Yonder: a diverse selection of primary care relevant research stories from beyond the mainstream biomedical literature
Online feedback
Although the growth of online feedback for healthcare services has been celebrated for enhancing patient power and encouraging greater accountability, it has also been critiqued for being unrepresentative and undermining care relations. A research team from Oxford recently explored the relationship between online feedback and care improvement as articulated by patients and family members who provided feedback across different online platforms and social media in the UK.1 Online feedback was framed by participants as, ideally, a public and, in many cases, anonymous ‘conversation’ between service users and healthcare providers. These ‘conversations’ were thought of not only as having the potential to bring about tangible improvements to health care, but as in themselves constituting an improvement in care. The authors argue that the provision of online feedback can be understood as a form of care that is, simultaneously, both directed at health care (including patients, professionals, services, and organisations) and part of health care. They conceptualise this as ‘caring for care’.

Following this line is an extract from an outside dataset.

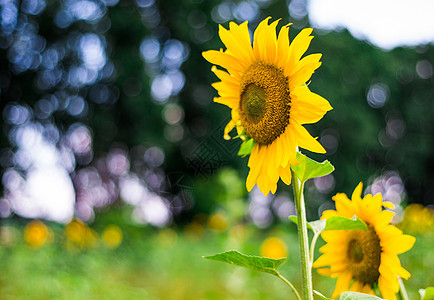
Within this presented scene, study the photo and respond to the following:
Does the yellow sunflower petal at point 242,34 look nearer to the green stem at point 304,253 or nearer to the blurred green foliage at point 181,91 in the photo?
the green stem at point 304,253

Simulated telephone conversations
Whether certain British newspapers like it or not, telephone consultations are in many circumstances convenient and effective for patients and clinicians alike, and are undoubtedly here to stay. Given that authentic and properly supervised exposure of medical students to GP telephone consultations can be difficult to achieve in clinical placements, a team from Keele University have developed emergency telephone consultation clinics, which are simulated GP surgeries organised for final year students.2 In particular, they have expanded the range of patients presenting in these clinics by including trained, simulated patients requesting an urgent telephone consultation with a GP. They recently reported that this innovation has been highly successful, both in terms of logistical development and student feedback. The project began in 2016 but has, for obvious reasons, become even more critical in the last 2 years.
BMI
In recent decades, researchers, professionals, policymakers, and the public have become seemingly preoccupied with body size. The ability to quickly and easily measure body size using the body mass index (BMI), and then to produce categories like ‘overweight’ and ‘obesity’, has undoubtedly contributed to this fixation. A recent sociological review sought to ‘discuss ontological issues in how BMI is thought about and used’,3 highlighting a shift towards treating BMI as a measure of attained unhealthiness, rather than a probabilistic indicator of risk. As the study notes in its conclusion, our conceptualisation of BMI has tangible implications for how we prioritise care and how we pass judgement on who is considered to be a contributing member of society.
Grit
Grit refers to the combination of passion and perseverance for long-term goals and has become a recent topic of interest as the medical community grapples with issues like burnout. A research team from Tennessee recently conducted a review of the literature on grit in medicine,4 finding that grit appears to have a consistently protective effect on the development of burnout. Individuals with higher grit levels appear to have decreased levels of emotional exhaustion and depersonalisation, and higher levels of personal accomplishment. Although higher grit is associated with increased ‘wellbeing’, there is conflicting evidence on the influence of grit on performance metrics within medical training. Although the review is an interesting read, the authors’ suggestion that medical schools should consider introducing ‘programming or counselling for cultivating grit’, seems at best, naïve, and at worst, outright disturbing.